First, Amazon announced that Kindle Books were outselling Hardcovers. Now, Kindle Books have outpaced paperbacks. For every 100 paperback books the company has sold, they have sold 115 Kindle books. During the same period, they sold three times as many Kindle books as hardcover books. These numbers are for the United States, of course.

The Amazon Kindle store has more than 810,000 books, of which 670,000 are $9.99 or less, in addition to millions of out of copyright titles.

But why is this the truth?

  • The Price is Right: The Kindle 3 Wi-Fi is $139, and $50 extra gets you lifetime 3G. They will likely continue to try and bring the price to sub-$100.
  • You don’t need a Kindle to Read Kindle Books: There are Kindle apps for every mobile platform, desktop(Linux excepted), and for the Web(full content pending).

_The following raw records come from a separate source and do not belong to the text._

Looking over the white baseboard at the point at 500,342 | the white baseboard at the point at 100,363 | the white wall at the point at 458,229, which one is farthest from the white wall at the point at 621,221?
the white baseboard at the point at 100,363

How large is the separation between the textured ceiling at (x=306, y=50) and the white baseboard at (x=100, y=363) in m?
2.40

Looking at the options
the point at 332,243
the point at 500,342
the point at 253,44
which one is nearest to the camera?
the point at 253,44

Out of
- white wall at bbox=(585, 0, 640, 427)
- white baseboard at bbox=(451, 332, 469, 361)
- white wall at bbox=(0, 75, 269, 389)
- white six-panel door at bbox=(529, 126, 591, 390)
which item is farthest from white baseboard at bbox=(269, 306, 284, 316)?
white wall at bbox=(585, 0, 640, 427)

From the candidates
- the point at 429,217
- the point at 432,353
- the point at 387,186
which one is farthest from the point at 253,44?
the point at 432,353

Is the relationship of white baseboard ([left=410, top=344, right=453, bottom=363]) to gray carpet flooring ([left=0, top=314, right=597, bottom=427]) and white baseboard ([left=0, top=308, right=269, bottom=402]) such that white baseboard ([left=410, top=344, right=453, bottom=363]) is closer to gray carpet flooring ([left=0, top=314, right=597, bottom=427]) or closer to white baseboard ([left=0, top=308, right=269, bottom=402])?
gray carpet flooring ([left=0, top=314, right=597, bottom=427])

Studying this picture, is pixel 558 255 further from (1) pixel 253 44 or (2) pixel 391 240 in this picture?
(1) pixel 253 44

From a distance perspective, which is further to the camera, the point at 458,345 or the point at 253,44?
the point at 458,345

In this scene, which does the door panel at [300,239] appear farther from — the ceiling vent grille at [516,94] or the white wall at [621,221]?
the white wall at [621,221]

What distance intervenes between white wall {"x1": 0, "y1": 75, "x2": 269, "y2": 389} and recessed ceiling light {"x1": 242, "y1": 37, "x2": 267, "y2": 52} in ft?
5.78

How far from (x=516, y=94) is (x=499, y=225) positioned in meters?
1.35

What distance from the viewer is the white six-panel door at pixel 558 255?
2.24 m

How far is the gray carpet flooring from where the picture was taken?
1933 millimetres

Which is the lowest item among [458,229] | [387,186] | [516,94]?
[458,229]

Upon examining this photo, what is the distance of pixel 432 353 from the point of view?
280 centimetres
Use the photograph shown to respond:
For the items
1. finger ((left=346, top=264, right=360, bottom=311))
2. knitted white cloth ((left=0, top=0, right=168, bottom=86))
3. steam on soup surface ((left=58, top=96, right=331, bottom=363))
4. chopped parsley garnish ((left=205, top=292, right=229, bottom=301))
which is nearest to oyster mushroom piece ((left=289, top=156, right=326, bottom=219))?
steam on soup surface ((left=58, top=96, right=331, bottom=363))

You can read a book anywhere.
  • Whispersync: Not only can you read it anywhere, but it remembers where you where you left off when device-hopping.
  • Simplicity: Amazon focused on a replacement to the book experience. It didn’t try to make a device that did everything, like a tablet. It may make one of these someday, however. But their design focuses on readability, battery life, etc.

And we say all this being a latecomer to the Kindle, after we thought it was too expensive, during the early days.